# [TASK TO COMPLETE]
In your copy of the listing below, reproduce each word exactly and include no pictures.

━━ GIVEN DATA

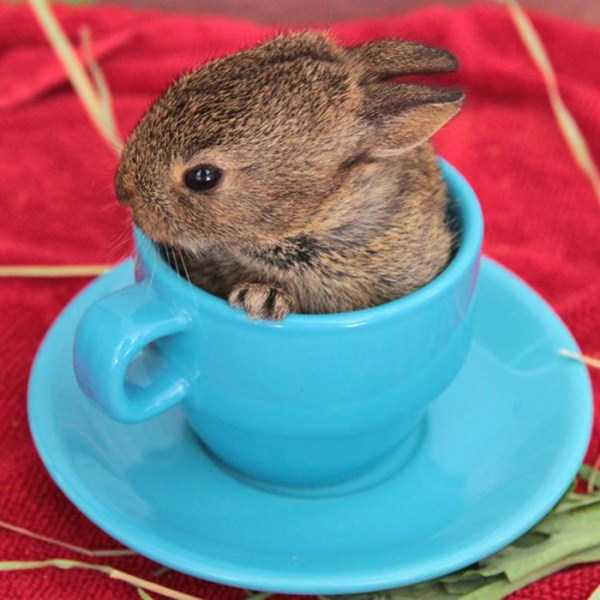 cute-animals-in-cups (48)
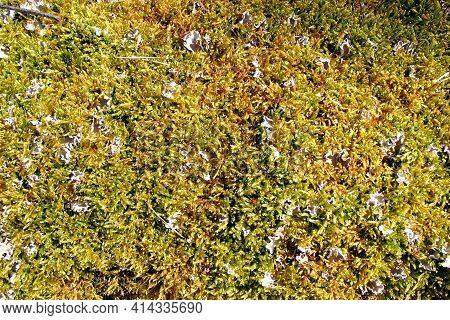 Thick Carpet Of Moist Green Moss On The Ground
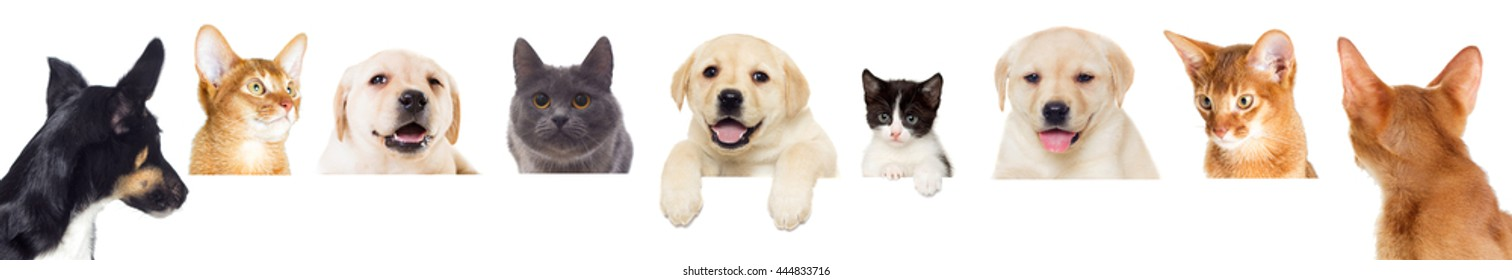 selection of pets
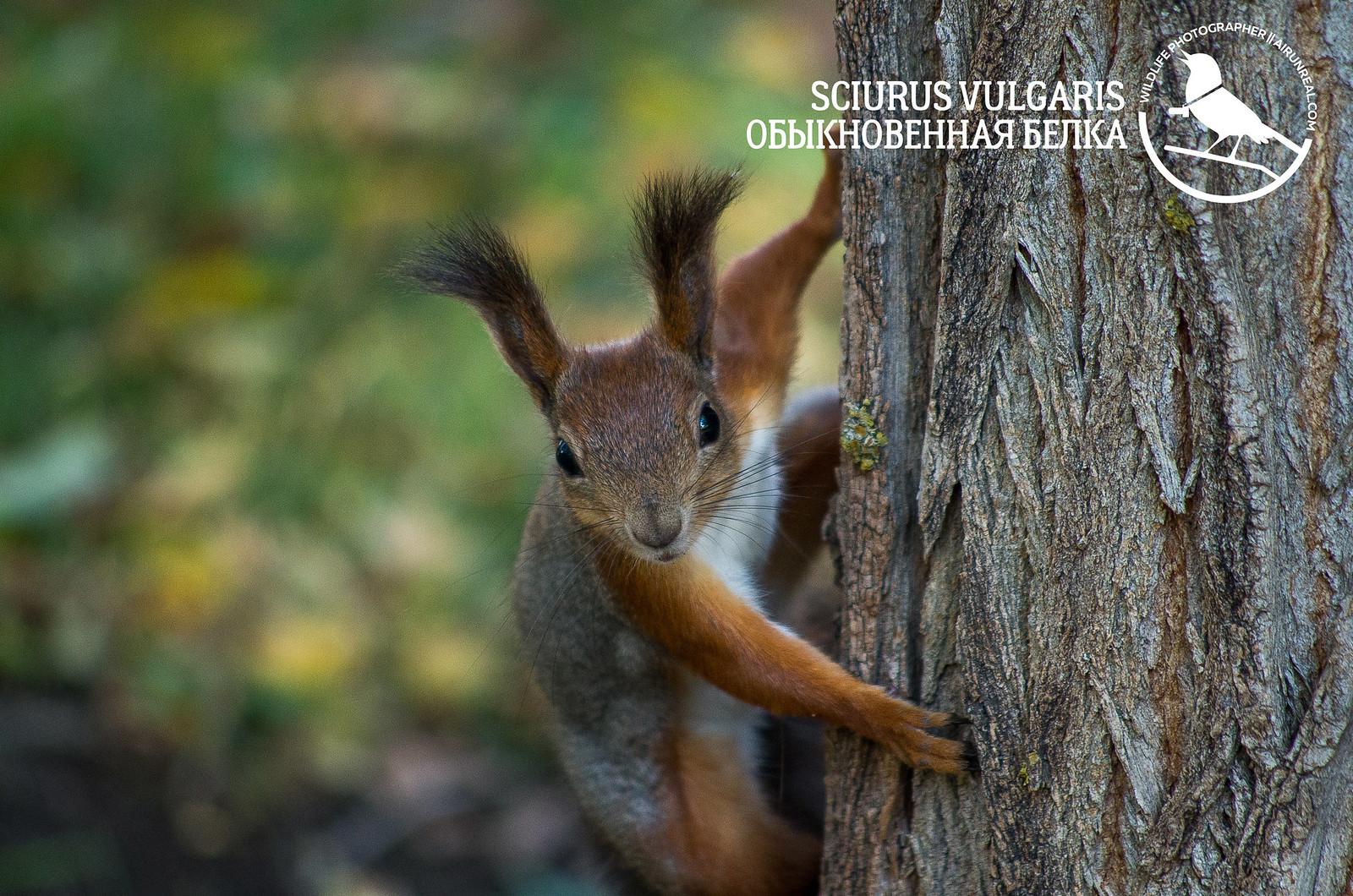 Sciurus vulgaris // 20171031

━━━━

# [SOLUTION FOR THIS TASK]
 cute-animals-in-cups (48)
 Thick Carpet Of Moist Green Moss On The Ground
 selection of pets
 Sciurus vulgaris // 20171031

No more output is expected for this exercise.